** The problem **
Take the lines from the line containing "scientific name: Cervus elaphus" through the end of the entries and output them exactly, with no pictures and nothing more.
——
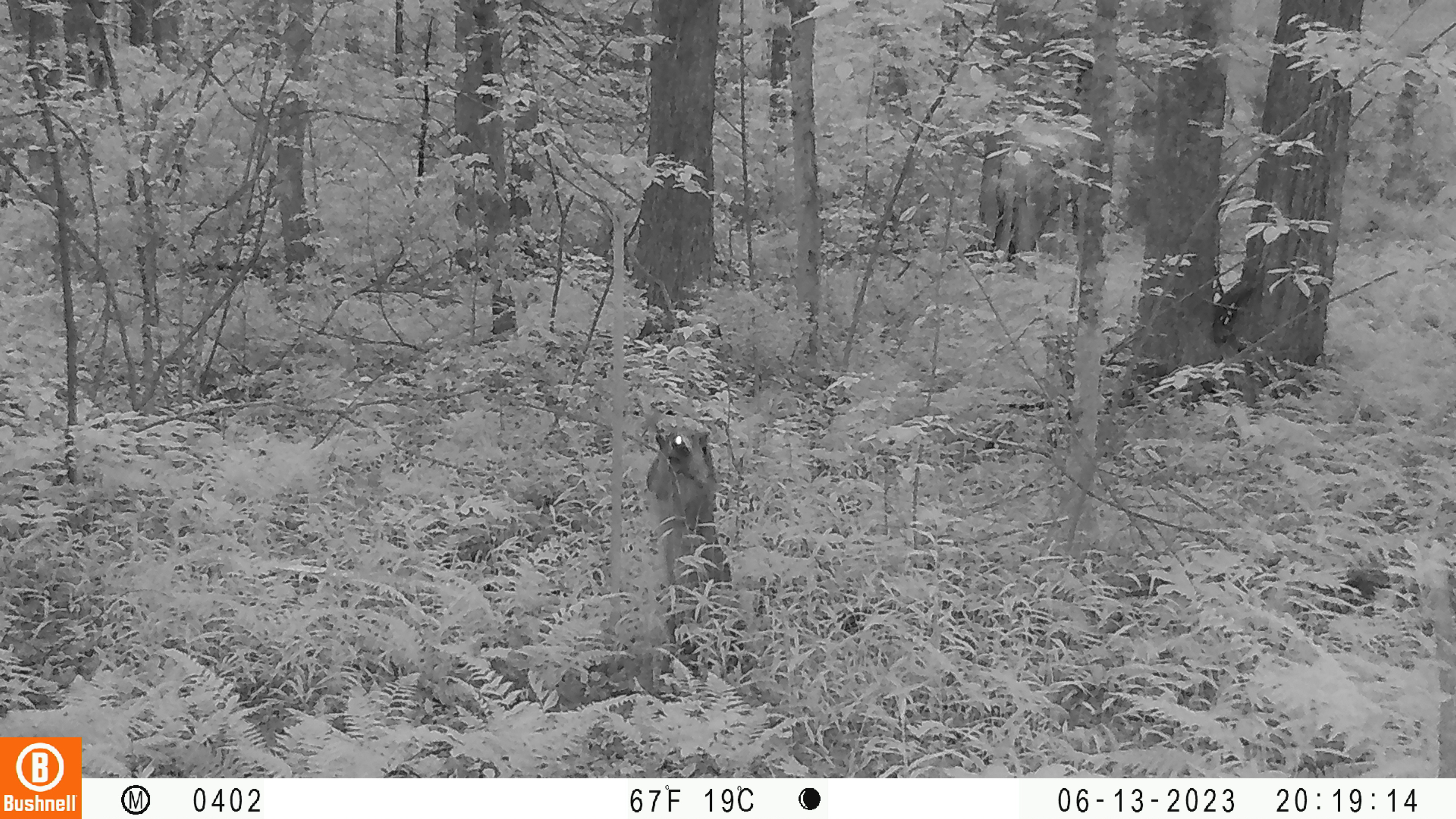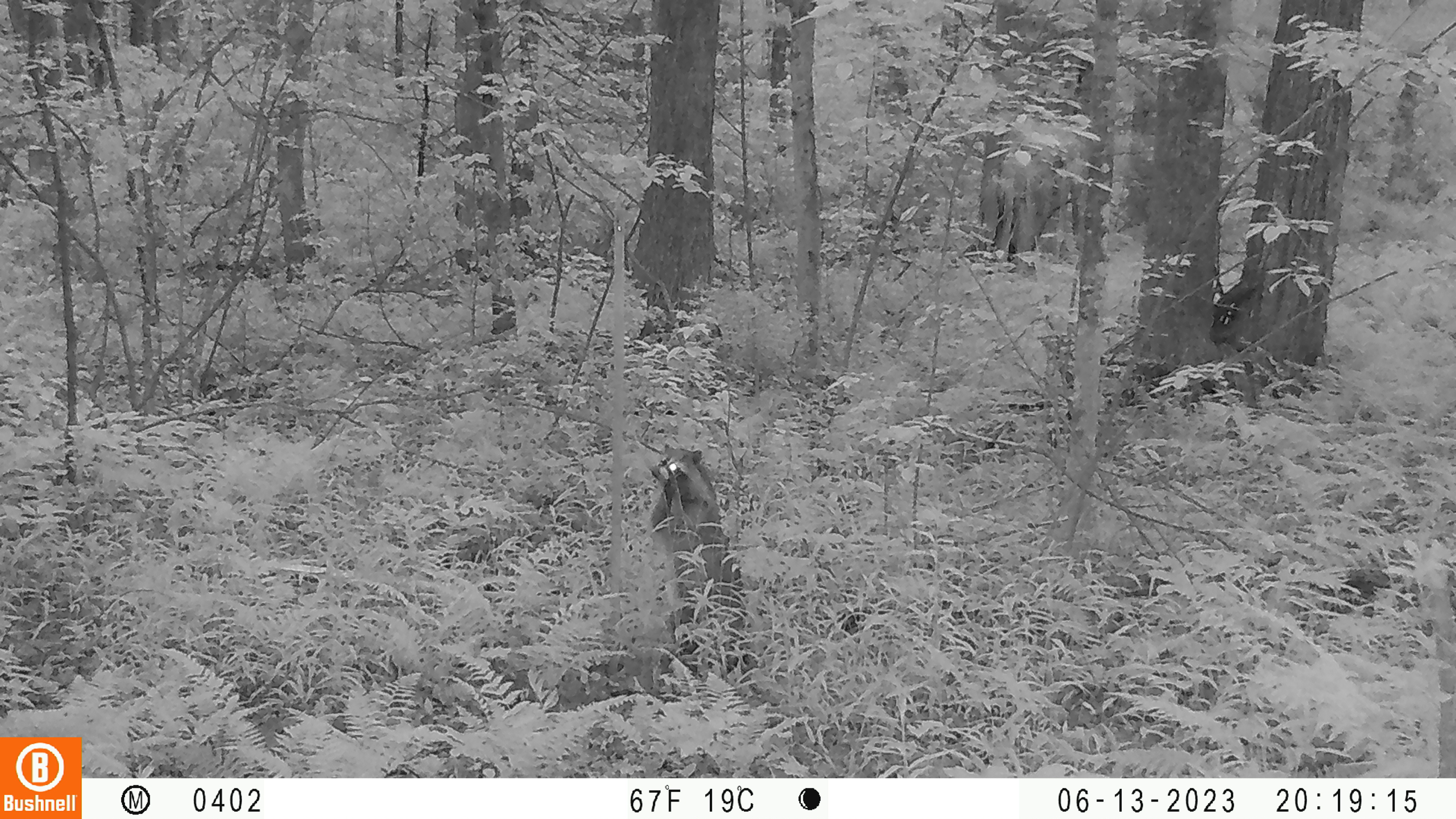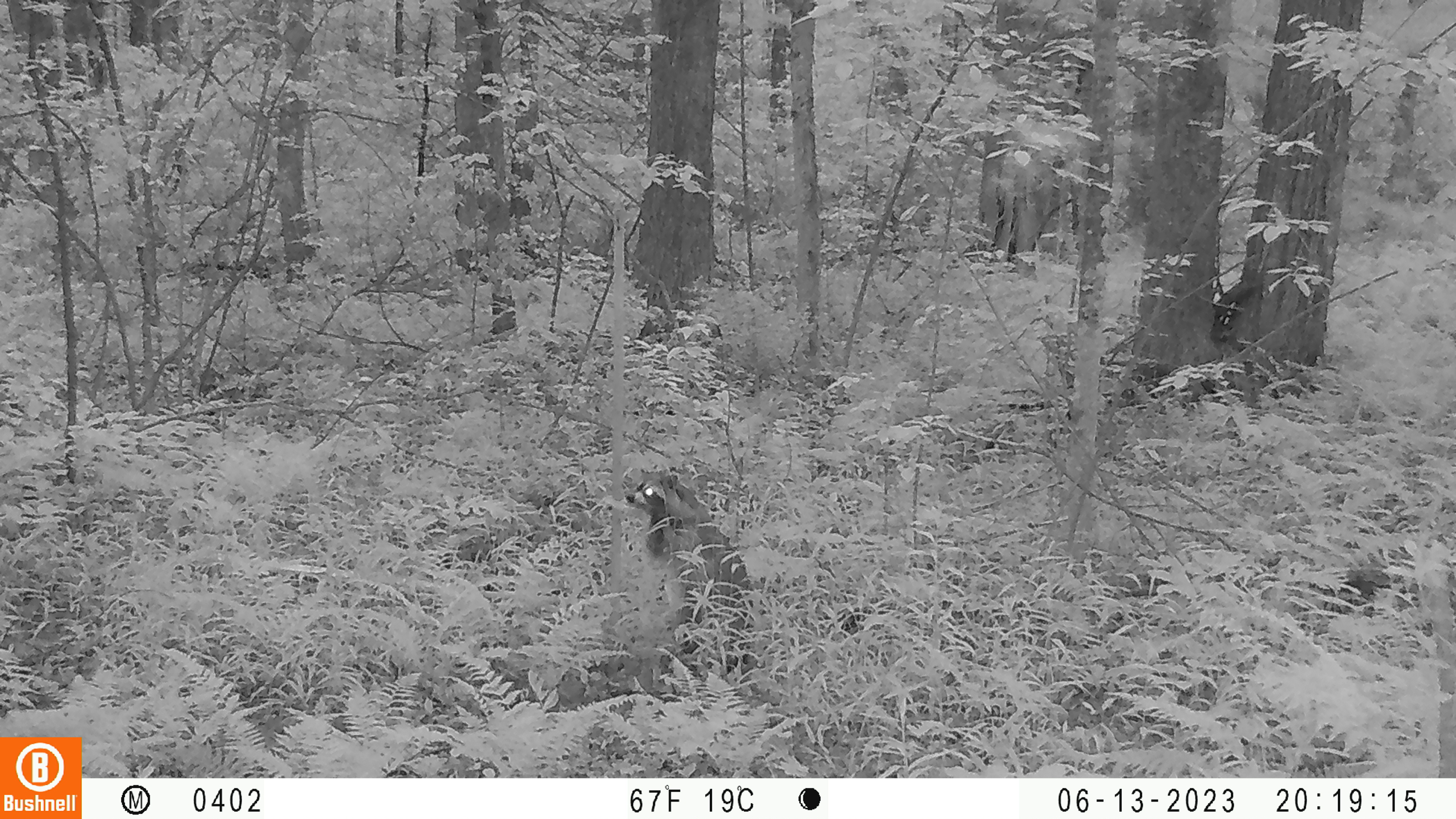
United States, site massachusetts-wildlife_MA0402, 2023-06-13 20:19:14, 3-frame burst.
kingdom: Animalia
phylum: Chordata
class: Mammalia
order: Carnivora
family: Procyonidae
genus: Procyon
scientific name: Procyon lotor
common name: raccoon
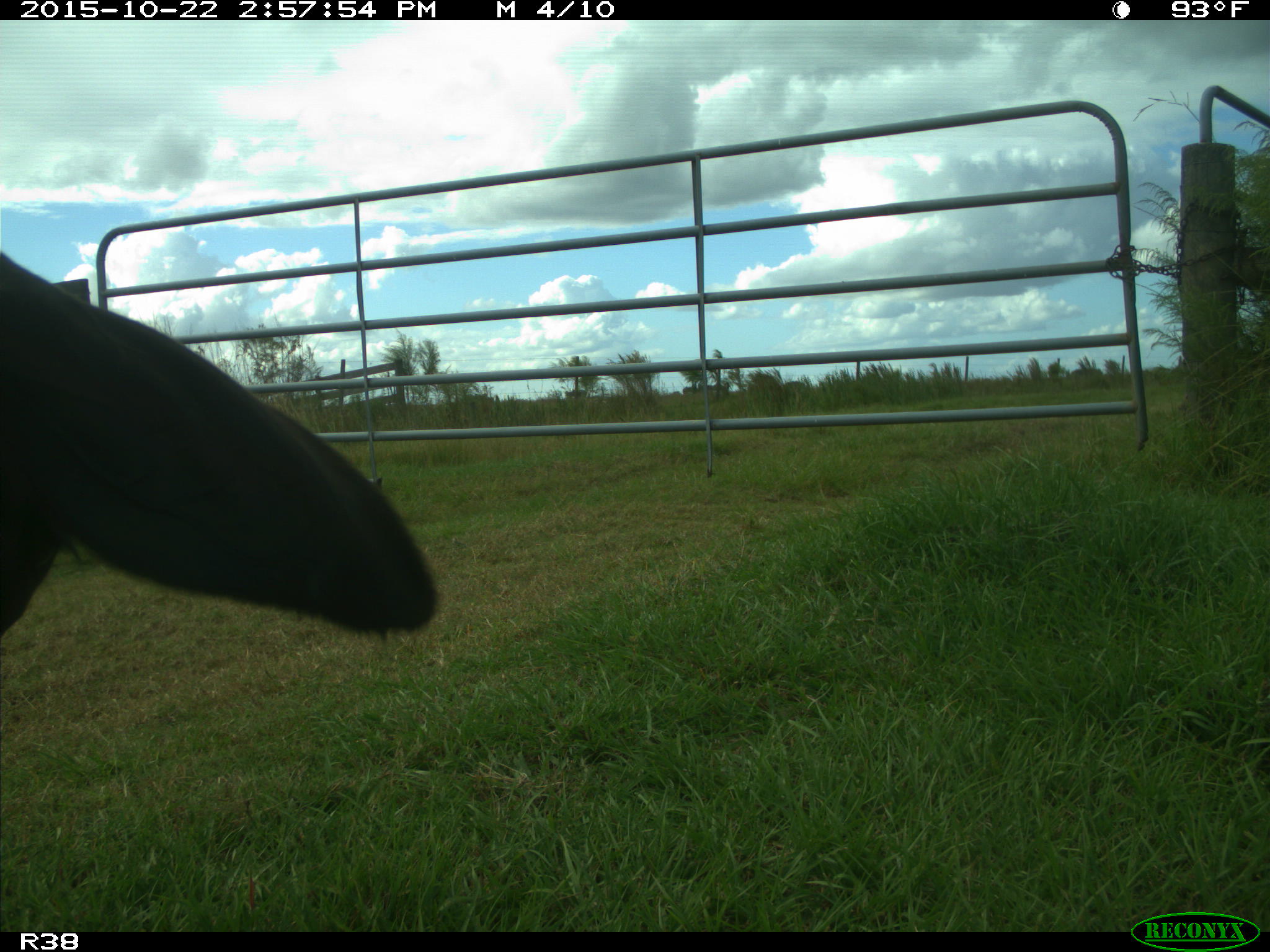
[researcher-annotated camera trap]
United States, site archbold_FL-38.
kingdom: Animalia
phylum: Chordata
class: Mammalia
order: Artiodactyla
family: Bovidae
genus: Bos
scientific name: Bos taurus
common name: domestic cow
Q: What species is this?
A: Bos taurus (domestic cow).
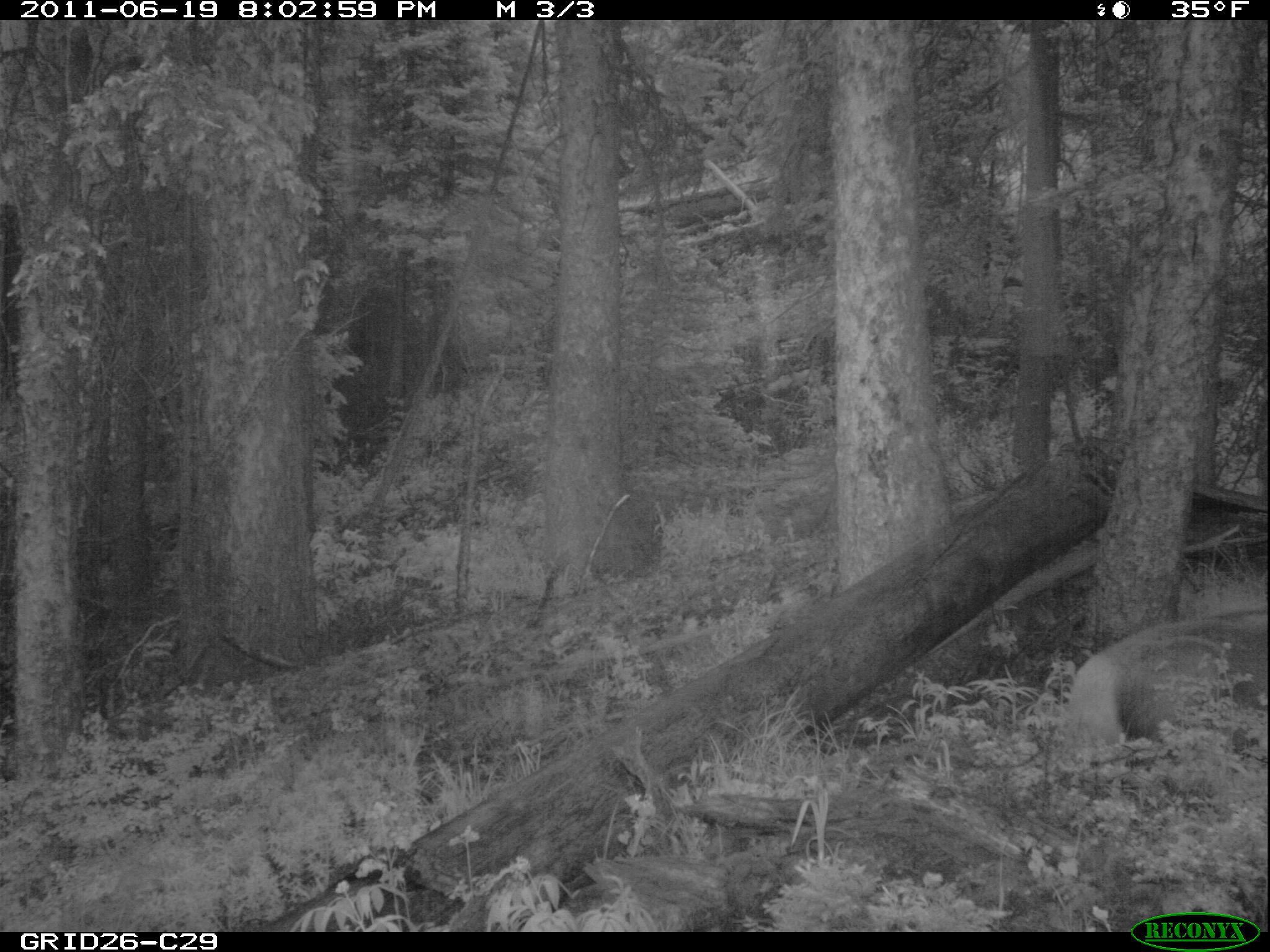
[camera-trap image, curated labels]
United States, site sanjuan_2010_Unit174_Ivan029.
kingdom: Animalia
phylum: Chordata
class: Mammalia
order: Artiodactyla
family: Cervidae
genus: Cervus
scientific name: Cervus elaphus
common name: red deer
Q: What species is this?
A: Cervus elaphus (red deer).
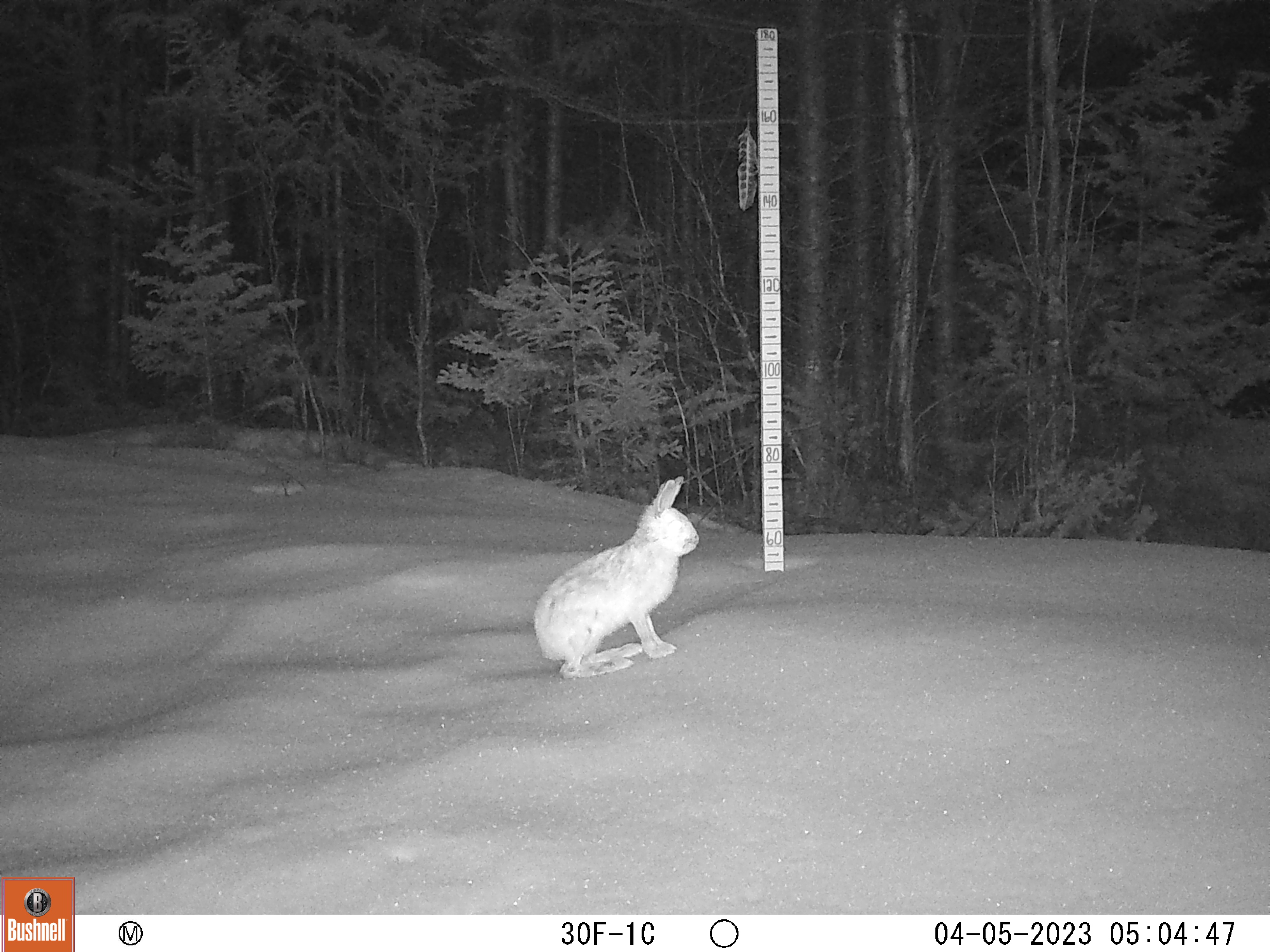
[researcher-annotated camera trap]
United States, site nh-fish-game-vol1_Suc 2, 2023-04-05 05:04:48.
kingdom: Animalia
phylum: Chordata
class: Mammalia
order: Lagomorpha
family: Leporidae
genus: Lepus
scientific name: Lepus americanus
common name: snowshoe hare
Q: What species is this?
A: Snowshoe hare (Lepus americanus).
——
** Exercise solution **
scientific name: Cervus elaphus
common name: red deer
Q: What species is this?
A: Cervus elaphus (red deer).
[researcher-annotated camera trap]
United States, site nh-fish-game-vol1_Suc 2, 2023-04-05 05:04:48.
kingdom: Animalia
phylum: Chordata
class: Mammalia
order: Lagomorpha
family: Leporidae
genus: Lepus
scientific name: Lepus americanus
common name: snowshoe hare
Q: What species is this?
A: Snowshoe hare (Lepus americanus).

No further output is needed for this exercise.